## The task
Pick out each line in the records below that contains the word "following", and copy those lines in full.

--------

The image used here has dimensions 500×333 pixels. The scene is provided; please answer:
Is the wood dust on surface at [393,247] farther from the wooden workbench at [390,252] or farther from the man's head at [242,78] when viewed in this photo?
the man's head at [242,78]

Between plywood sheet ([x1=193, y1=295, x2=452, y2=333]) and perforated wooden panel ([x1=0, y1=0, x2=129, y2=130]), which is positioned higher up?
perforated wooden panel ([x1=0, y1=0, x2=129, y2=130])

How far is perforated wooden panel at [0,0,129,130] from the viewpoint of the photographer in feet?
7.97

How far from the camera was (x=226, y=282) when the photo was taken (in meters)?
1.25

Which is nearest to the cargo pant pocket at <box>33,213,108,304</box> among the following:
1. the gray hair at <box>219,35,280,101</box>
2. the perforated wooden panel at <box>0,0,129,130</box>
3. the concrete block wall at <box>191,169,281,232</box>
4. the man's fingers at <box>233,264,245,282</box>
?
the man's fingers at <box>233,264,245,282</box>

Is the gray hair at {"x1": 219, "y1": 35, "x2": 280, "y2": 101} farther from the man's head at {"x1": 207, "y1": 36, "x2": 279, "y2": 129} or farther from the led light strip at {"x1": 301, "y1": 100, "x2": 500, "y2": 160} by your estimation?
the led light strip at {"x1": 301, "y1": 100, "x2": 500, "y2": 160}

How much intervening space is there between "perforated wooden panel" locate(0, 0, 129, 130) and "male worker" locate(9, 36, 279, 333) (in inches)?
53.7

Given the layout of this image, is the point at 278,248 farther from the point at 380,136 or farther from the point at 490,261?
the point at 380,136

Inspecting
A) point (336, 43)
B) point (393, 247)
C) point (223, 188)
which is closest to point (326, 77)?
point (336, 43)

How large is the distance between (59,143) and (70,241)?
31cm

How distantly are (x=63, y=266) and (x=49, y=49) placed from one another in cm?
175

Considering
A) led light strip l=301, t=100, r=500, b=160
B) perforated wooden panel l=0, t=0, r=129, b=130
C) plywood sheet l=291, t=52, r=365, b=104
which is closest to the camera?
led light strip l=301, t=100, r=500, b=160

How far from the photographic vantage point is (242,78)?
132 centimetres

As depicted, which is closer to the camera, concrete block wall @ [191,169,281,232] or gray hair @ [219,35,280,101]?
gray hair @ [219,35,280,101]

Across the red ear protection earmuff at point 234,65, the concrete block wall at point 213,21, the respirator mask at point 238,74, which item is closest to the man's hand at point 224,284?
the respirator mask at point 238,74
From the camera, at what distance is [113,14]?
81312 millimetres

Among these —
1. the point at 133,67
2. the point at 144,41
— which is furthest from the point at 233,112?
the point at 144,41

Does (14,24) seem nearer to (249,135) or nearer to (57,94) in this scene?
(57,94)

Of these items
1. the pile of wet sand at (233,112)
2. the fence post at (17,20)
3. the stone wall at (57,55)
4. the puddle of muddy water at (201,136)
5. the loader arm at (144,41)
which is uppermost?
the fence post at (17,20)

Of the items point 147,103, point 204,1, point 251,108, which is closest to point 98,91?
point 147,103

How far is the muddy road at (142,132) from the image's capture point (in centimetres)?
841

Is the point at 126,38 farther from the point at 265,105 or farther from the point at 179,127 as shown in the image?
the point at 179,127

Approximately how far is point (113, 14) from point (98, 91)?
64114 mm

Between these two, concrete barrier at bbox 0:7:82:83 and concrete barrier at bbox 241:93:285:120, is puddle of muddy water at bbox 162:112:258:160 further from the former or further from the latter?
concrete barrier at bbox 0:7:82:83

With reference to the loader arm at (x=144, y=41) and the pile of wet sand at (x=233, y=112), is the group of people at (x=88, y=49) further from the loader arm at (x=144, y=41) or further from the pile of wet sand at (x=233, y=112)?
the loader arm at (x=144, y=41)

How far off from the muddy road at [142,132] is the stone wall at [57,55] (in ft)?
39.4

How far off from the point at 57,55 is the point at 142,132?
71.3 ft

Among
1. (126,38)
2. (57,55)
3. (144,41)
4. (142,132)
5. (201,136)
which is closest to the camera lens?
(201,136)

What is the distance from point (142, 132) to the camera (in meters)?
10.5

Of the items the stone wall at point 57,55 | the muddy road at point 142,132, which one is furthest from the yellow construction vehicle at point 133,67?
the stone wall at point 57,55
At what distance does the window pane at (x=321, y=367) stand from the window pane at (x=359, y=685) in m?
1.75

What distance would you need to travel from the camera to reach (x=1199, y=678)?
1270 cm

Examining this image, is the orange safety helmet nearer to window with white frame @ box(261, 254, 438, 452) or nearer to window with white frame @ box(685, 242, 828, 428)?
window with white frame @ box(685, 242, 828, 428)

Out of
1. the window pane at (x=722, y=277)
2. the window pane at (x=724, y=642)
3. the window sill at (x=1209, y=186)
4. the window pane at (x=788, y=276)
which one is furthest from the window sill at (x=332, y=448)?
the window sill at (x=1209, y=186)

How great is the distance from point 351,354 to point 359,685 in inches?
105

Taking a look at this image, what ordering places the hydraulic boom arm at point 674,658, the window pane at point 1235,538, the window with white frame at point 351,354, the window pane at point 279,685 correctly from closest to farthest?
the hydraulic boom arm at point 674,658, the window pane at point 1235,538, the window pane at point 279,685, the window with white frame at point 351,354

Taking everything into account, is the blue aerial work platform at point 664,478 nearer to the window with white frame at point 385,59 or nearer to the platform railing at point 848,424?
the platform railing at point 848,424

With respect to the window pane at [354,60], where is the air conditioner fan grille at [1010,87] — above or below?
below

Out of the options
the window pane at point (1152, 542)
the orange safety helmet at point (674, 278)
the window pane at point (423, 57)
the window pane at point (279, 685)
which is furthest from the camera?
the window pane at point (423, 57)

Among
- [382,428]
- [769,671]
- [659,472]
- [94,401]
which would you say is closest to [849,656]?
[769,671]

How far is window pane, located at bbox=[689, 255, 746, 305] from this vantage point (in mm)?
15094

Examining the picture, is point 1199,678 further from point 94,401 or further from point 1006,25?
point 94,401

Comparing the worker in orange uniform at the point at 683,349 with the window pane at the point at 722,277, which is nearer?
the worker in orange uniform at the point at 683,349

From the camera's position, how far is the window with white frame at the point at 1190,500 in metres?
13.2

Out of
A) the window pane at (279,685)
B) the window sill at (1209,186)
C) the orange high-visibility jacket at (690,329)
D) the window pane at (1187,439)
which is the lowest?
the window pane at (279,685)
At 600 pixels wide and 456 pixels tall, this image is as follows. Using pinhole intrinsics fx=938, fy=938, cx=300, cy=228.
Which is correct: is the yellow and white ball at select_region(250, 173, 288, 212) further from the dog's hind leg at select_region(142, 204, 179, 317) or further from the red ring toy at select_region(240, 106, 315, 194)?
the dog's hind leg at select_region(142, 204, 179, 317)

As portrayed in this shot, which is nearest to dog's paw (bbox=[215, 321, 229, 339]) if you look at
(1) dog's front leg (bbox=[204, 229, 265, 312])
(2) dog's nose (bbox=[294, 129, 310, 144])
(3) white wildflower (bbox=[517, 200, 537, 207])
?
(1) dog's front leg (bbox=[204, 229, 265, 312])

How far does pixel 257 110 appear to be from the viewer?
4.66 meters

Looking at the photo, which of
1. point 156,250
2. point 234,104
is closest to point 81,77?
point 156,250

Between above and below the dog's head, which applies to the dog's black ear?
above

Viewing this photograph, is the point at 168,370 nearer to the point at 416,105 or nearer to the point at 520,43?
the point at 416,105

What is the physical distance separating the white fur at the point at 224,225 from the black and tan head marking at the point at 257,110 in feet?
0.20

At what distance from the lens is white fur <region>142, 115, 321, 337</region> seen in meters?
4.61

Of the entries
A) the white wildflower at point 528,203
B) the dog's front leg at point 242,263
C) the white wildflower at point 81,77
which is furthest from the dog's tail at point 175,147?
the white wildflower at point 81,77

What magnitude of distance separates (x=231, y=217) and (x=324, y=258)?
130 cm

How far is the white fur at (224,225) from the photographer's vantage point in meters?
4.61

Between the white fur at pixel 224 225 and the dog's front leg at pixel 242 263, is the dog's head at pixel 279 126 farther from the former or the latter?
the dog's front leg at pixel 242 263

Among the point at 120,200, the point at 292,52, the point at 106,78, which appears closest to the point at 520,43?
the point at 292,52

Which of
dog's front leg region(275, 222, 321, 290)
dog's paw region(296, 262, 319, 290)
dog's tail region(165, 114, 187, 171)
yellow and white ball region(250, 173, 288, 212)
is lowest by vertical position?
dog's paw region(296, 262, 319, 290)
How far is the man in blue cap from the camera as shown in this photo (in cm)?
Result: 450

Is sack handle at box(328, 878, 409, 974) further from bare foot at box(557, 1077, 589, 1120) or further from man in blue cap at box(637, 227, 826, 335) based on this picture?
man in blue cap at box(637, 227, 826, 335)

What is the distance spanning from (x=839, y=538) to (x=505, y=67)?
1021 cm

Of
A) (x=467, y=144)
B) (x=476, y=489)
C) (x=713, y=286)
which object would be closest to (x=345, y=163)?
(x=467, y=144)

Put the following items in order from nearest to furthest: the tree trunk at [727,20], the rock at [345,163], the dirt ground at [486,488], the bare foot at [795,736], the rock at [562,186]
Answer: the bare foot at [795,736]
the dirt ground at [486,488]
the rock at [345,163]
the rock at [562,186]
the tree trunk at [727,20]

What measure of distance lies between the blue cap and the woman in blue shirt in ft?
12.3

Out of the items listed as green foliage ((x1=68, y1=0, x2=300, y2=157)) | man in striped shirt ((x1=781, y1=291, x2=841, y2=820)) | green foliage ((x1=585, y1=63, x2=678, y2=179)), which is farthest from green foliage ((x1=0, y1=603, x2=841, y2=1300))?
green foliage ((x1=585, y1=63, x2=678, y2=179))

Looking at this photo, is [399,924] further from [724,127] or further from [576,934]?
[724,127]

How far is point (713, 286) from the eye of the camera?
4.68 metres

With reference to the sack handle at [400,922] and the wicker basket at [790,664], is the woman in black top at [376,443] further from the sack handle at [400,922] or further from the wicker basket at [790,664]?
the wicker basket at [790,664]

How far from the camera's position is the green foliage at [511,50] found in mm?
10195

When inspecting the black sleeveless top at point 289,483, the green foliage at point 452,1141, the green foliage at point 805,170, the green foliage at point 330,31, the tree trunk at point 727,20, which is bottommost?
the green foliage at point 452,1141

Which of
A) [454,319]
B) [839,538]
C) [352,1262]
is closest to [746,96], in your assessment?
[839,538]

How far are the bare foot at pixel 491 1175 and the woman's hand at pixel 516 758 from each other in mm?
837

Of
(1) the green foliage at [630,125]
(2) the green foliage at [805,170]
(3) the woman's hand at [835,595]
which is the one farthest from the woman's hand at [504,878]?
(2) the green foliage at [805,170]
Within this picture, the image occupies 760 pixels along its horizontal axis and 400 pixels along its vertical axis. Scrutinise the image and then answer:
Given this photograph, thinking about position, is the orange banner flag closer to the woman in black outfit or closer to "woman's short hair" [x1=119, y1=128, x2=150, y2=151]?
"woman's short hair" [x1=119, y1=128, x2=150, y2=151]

--------

## Solution below
Which is nearest to the cargo pant pocket at <box>33,213,108,304</box> among the following:
Put the following items in order from nearest to furthest: the tree trunk at [727,20], the rock at [345,163], the dirt ground at [486,488], the bare foot at [795,736], the rock at [562,186]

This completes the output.